### PAGE TEXT ###

Another u-turn, as the media like to tell us? Or is the Government reacting like you, as business owners and leaders.
The PM’s statement in Parliament, Tuesday 22nd September, on raising the UK’s Coronavirus Alert Level to 4 had not yet ended and employers were asking the question – “does that mean all office staff are working from home again?”
It is a political and media frenzy, with everybody pushing their views about the Government and their Advisers; who in reality are responding to the ever-changing numbers of cases and the overwhelming amount of information that is being produced about COVID-19.
For employers, however, the Government has probably given its clearest message since the easing of the national lockdown started regarding working conditions, and the need for UK business to carry on.
“5.1 Who is allowed to go to work? Source: UK Gov – FAQs – Updated 22nd September 2020
With the exception of the organisations listed in this guidance on closing businesses and venues, the government has not required any other businesses to close to the public – it is important for business to carry on.
To help contain the virus, office workers who can work effectively from home should do so over the winter. Where an employer, in consultation with their employee, judges an employee can carry out their normal duties from home they should do so. Public sector employees working in essential services, including education settings, should continue to go into work where necessary. Anyone else who cannot work from home should go to their place of work. The risk of transmission can be substantially reduced if COVID-19 Secure guidelines are followed closely. Extra consideration should be given to those people at higher risk.”
The health, safety and wellbeing of the workforce is paramount for the UK population and overall economy. Exemplars in the retail, construction, financial and leisure markets are all used as best practice models and are setting standards and following the rules to keep their employees safe and well. However, according to the Government (January 2020) SME’s (those with 0 to 249 employees) accounted for 99.9% of the business population and many do not have the resources to put in place complicated processes and high-tech apps and are constantly having to react day to day to new rules, trying to keep their business afloat and their staff employed. Yet these SME’s are coping and surviving by following the principles set out by the Government and taking advice and counsel from their trusted partners.

###

ACTIVITY A: In the page text, what reason is given for office workers who can work effectively from home to do so over the winter? Answer in one sentence.
ACTIVITY B: Reproduce the stretch of the page text from "Another u-turn, as" through "UK business to carry on.", putting "business owners" in place of "employers".

### RECORDS SHOWN ###

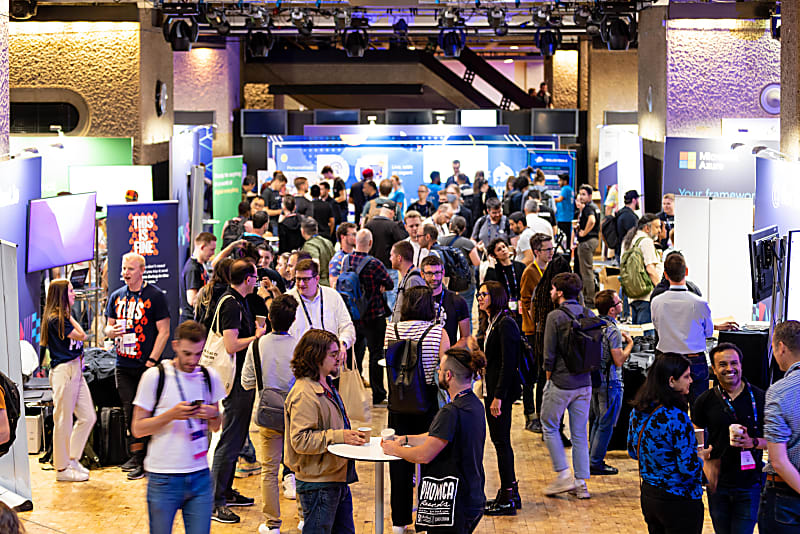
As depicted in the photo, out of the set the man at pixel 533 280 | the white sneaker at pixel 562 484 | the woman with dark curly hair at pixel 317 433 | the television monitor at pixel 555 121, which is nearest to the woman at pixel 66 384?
the woman with dark curly hair at pixel 317 433

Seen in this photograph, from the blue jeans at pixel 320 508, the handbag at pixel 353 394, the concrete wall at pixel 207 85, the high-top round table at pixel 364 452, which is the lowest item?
the blue jeans at pixel 320 508

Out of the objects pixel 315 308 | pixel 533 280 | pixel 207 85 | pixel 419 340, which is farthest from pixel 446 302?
pixel 207 85

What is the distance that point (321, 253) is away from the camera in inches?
350

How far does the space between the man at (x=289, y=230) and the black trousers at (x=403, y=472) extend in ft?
17.0

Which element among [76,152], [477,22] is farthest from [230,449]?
[477,22]

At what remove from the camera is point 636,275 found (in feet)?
28.9

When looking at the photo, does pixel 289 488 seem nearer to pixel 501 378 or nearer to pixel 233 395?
pixel 233 395

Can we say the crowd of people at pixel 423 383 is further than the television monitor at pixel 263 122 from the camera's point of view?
No

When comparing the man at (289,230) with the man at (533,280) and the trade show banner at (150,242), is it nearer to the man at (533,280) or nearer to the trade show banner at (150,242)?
the trade show banner at (150,242)

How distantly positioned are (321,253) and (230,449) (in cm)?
338

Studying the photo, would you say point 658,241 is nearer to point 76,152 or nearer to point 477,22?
point 76,152

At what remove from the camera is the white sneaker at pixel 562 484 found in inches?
247

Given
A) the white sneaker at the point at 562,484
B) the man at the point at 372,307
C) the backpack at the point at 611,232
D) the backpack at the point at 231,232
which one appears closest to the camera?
the white sneaker at the point at 562,484

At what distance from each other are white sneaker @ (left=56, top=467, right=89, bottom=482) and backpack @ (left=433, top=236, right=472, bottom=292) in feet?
10.6
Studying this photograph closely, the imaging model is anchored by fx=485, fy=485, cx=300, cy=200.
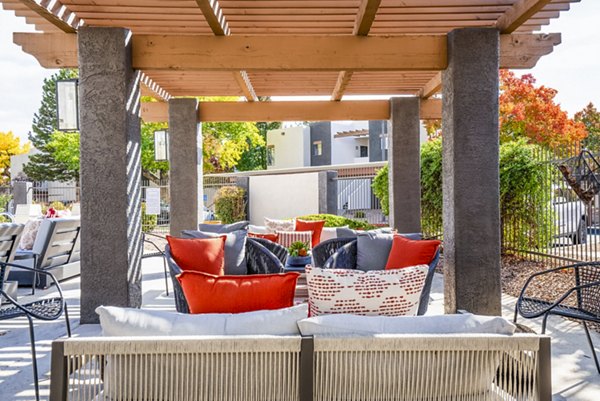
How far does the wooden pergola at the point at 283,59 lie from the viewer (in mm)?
4406

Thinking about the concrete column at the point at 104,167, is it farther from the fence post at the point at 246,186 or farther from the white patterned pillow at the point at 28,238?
the fence post at the point at 246,186

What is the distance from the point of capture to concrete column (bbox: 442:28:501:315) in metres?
4.48

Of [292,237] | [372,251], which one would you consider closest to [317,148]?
[292,237]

###

WRITTEN RESPONSE A: They should work from home over the winter to help contain the virus.

WRITTEN RESPONSE B:
Another u-turn, as the media like to tell us? Or is the Government reacting like you, as business owners and leaders.
The PM’s statement in Parliament, Tuesday 22nd September, on raising the UK’s Coronavirus Alert Level to 4 had not yet ended and business owners were asking the question – “does that mean all office staff are working from home again?”
It is a political and media frenzy, with everybody pushing their views about the Government and their Advisers; who in reality are responding to the ever-changing numbers of cases and the overwhelming amount of information that is being produced about COVID-19.
For business owners, however, the Government has probably given its clearest message since the easing of the national lockdown started regarding working conditions, and the need for UK business to carry on.